Neuköllns Sozialstadtrat Michael Büge (CDU) meldet bereits Vollzug bei gekürzten Sozialhilfen an – zumindest was die zweite Woche der Miniermotten-Aktion ab dem 21. November angeht. In dieser Woche wurden 66 Sozialhilfeempfänger zum Laubsammeln aufgefordert. Zwanzig von ihnen wurde nun laut Büge die Sozialhilfe um 25 Prozent gekürzt, weil sie unentschuldigt nicht erschienen seien. Vier weiteren hat Büge die Sozialhilfe einen Monat lang gänzlich gestrichen mit der Begründung, dass sie derlei Arbeitsaufforderungen schon mehrfach nicht nachgekommen seien.

Dieses Vorgehen ist nach dem Sozialhilfegesetz möglich, sagt Büge. Arbeitsfähige Sozialhilfeempfänger müssten zumutbare gemeinnützige Arbeit leisten. Per Gesetz könnten sogar dreimonatige Kürzungen veranlasst werden, was laut Büge aber den Zweck der Kürzungen verfehle: „Das dient als Hinweis auf die Pflichten, nicht als Strafe.“

Auch in Steglitz-Zehlendorf droht laut Sozialstadtrat Stefan Wöpke (CDU) 73 Sozialhilfeempfängern die Kürzung ihres Geldes um ein Drittel, wenn keine plausiblen Erklärungen wie Krankschreibungen vorliegen. „90 Personen haben wir zum Laubeinsatz aufgefordert, nur 17 kamen“, resümiert Wöpke. Es dauere aber noch bis Anfang 2003, bis die Fälle geprüft seien. „In den nächsten Wochen werden die Betroffenen angeschrieben und Gespräche geführt. Dann wird entschieden“, so der Stadtrat.

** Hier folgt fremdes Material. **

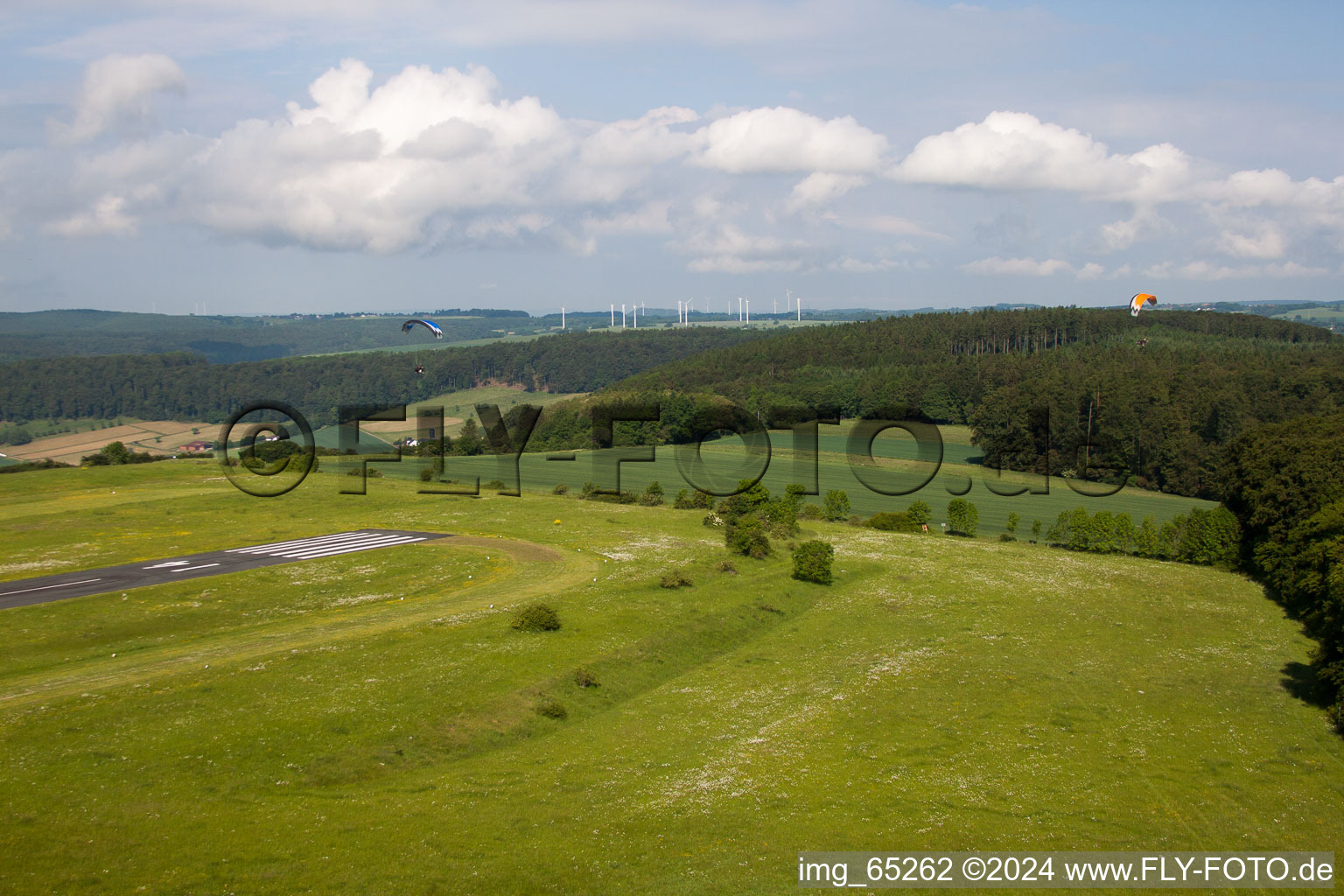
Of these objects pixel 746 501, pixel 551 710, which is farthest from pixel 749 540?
pixel 551 710

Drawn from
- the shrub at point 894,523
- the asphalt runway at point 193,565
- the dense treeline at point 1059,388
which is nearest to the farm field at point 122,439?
the dense treeline at point 1059,388

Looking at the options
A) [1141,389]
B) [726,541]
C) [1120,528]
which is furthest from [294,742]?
[1141,389]

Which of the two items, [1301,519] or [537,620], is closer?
[537,620]

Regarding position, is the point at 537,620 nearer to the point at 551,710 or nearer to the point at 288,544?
the point at 551,710

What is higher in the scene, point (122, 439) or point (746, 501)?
point (746, 501)

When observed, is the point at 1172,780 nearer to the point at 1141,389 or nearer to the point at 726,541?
the point at 726,541

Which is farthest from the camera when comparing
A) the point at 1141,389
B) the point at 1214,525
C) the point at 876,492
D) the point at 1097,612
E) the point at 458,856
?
the point at 1141,389

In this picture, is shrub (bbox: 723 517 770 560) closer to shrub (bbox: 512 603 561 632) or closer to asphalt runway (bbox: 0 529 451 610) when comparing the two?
shrub (bbox: 512 603 561 632)
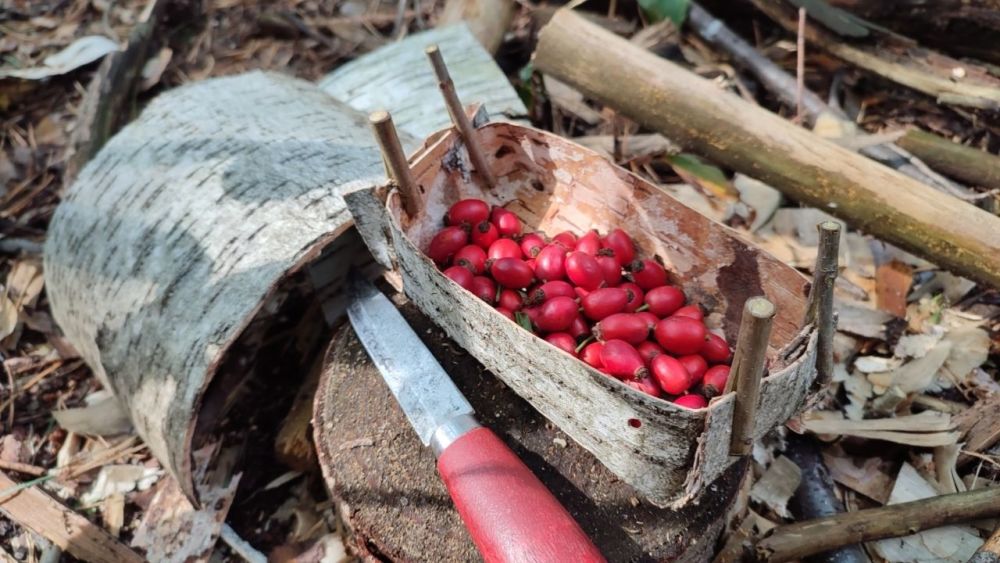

Auch hier drohe einigen die komplette Streichung der Unterstützung: „Wer zum wiederholten Mal nicht zur gemeinnützigen Arbeit erscheint, muss die Konsequenzen tragen.“

Ob er und Michael Büge damit im Recht sind, ist so eindeutig nicht: Schon bei den unterlassenen Zahlungen für die Träger der Behindertenhilfe in Neukölln verstieß Büge gegen gesetzliche Grundlagen und bezahlt inzwischen wieder.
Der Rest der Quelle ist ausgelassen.